**Предложенный текст:**
^^^^
Работать коней очень грустно. Животные крайне недовольны окружающей средой, перманентно страдают и стараются вытоптать вольты такой формы, чтобы они сложились в слово «СОС», которое увидит Гринпис со спутника (я уверена, такой есть) и приедет спасать бедных зверушек от жестокого обращения на машине с мигалкой.
Пока славные зоозащитники пытаются расшифровать странные письмена на нашем плацу, я старательно запихиваю себя на лошадок и мы, дружно поджав булки (ветер, сука, задувает) изображаем работу.
Арзамас, кстати, выпендривается меньше всех. Это выше его достоинства. Из феерически кривоногого и страшного рысака, один взгляд на которого вызывал мысль «куда смотрели глаза зоотехника?» (впервые озвучена нашим ветеринаром, Наташкой, когда на нее из денника вышло вот это, споткнувшись три раза), Рома вдруг превратился в шикарную лошадь. Работа творит страшное - конь накачал себе попу, спину и плечи, разжился огромной шеей и очаровательными щеками. И очень классной плюшевой шерстью. Он со стороны похож на огромного медвежонка. Каждый раз, глядя на эту мощную и высоченную зверюгу, я думаю «какое счастье, что он добрый». Более кроткого и ручного создания, чем Рома, придумать сложно.
Кстати, любит он исключительно теток. Мужиков на дух не переносит. Все потому что тетки с ним сюсюкаются и растекаются слюнями восторга, особенно вот когда эта хрень, закрывающая собой горизонт, подходит и с тяжким вздохом пихает голову на пожалеть и погладить. Тетки Рому любят, рассказывают ему о том, какой он восхитительный и красивый, а конь разве что не урчит от счастья. Мужики же от таких нежностей далеки, поэтому Арзамас на них смотрит косо и на контакт не идет. Воспитали, блин, дамского угодника и сына бабского полка.
^^^^
**Фрагмент данных:**
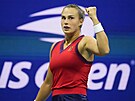Bloruska Aryna Sabalenková se hecuje v semifinále US Open.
^^^^
**Задание 1:**
Согласуются ли с текстом о лошадях следующие утверждения: (а) раньше Арзамас был кривоногим и страшным рысаком; (б) мужчин Арзамас любит больше, чем женщин; (в) мысль «куда смотрели глаза зоотехника?» первой высказала ветеринар Наташка? Для каждого ответьте «да» или «нет» и приведите решающие слова текста дословно.
**Задание 2:**
Почему, согласно тексту о лошадях, Арзамас любит только женщин, а с мужчинами на контакт не идет? Ответьте в одном–трех предложениях.
**Задание 3:**
Подхватите текст о лошадях и продолжите его с того места, где он заканчивается.
Данные — самостоятельный материал, отдельный от текста о лошадях.

**Поле для ответа 1:**
(а) Да: «Из феерически кривоногого и страшного рысака».
(б) Нет: «Мужиков на дух не переносит».
(в) Да: «впервые озвучена нашим ветеринаром, Наташкой».

**Поле для ответа 2:**
Женщины с Арзамасом сюсюкаются, гладят его и говорят ему, какой он восхитительный и красивый, и конь от этого счастлив. Мужчины от таких нежностей далеки, поэтому он смотрит на них косо и на контакт не идет.

**Поле для ответа 3:**
Сейчас мы с ним активно работаем над подъемами в галоп. Первый этап, в ходе которого мы должны были выяснить, что галоп - это нормально, и бегать им обязана каждая лошадь, да-да, даже рысак, - мы прошли. Теперь началось самое интересное. Огранка алмаза. Научиться галопу фигня, а вот сделать «шобы было красиво» требует отличной нервной системы, стальных ляжек и безграничного терпения. Я закалена воспитанием Мани, поэтому работаю спокойно и даже с удовольствием. Рома так старается, задыхаясь от кучи мыслей в голове, что сердце радуется. Еду на нем и аж слышу, как извилины у него морским узлом закручиваются.
Сегодня, после недели адской борьбы за повороты на галопе и потрясающего открытия «солнышко, у лошадок есть левая ножка и правая ножка, смирись», Рома максимально сконцентрировался, я сделала лицо японского самурая перед битвой (шучу, это просто ветер, сука, в рожу дул), и мы вместе сделали это. Перемену через середину на галопе с менкой через шаг. Это…Ммм…Для Арзамаса сделать такое – как для второклассника вдруг сдать экзамен по матану на пятерку. Что-то феерическое. Да, мы чуть не упали несколько раз, потому что ног много, они все куда-то бегут, а конь один и не в состоянии за ними всеми следить. Но я уже умею хватать лошадь бедрами, заставив повиснуть в воздухе и быстро собраться в кучу. Так что криво и косо, но мы сделали это. С грохотом, топотом, выпучив глаза – но сделали. Единственными зрителями этого невероятного события были куры, которые ничего не поняли, конечно, но смотрели с интересом. А я так конем гордилась, что чуть не слезла и на руках его не понесла, нежно обняв и прижав волосатую голову к своей могучей груди. Может же, когда хочет.
Маня, старая женщина, неделю трепала мне нервы истериками. У нее на горизонте маячит охота, гормоны старательно подталкивают и так нетвердую крышу по направлению вниз, а я рыдаю в голос. Мне кошмары ночами сняться. В этих кошмарах я стою перед Маней на коленях, шумно всхлипывая, и кричу: «я покупала тебя, чтобы люби-и-ить, и только!!!», на что Маня, посмотрев очень высокомерно, добавляет зловещим шепотом: «и бегать…ты покупала меня, чтобы я могла бегать, смирись, женщина, и иди же меня работать!». Где-то на этом этапе я падаю замертво ей под ноги. Лошадь же аккуратно берет меня зубами за пятку и волочет в сторону амуничника – седлаться.
Я не знаю, как ее отработать. Она скачет по сугробам как юная лань, ввалившись в пелям и отказываясь тормозиться. Она носится рысью, задрав голову, пуская слюни по ветру. Она пытается шагать пассажем. Она смотрит на меня как на говно, когда я через час пытаюсь ее отшагать и отвести домой. Она кричит мне «соберись, тряпка, я еще не набегалась!» на двадцатой минуте галопа. И хоть бы кашлянула, зараза, хоть бы перднула!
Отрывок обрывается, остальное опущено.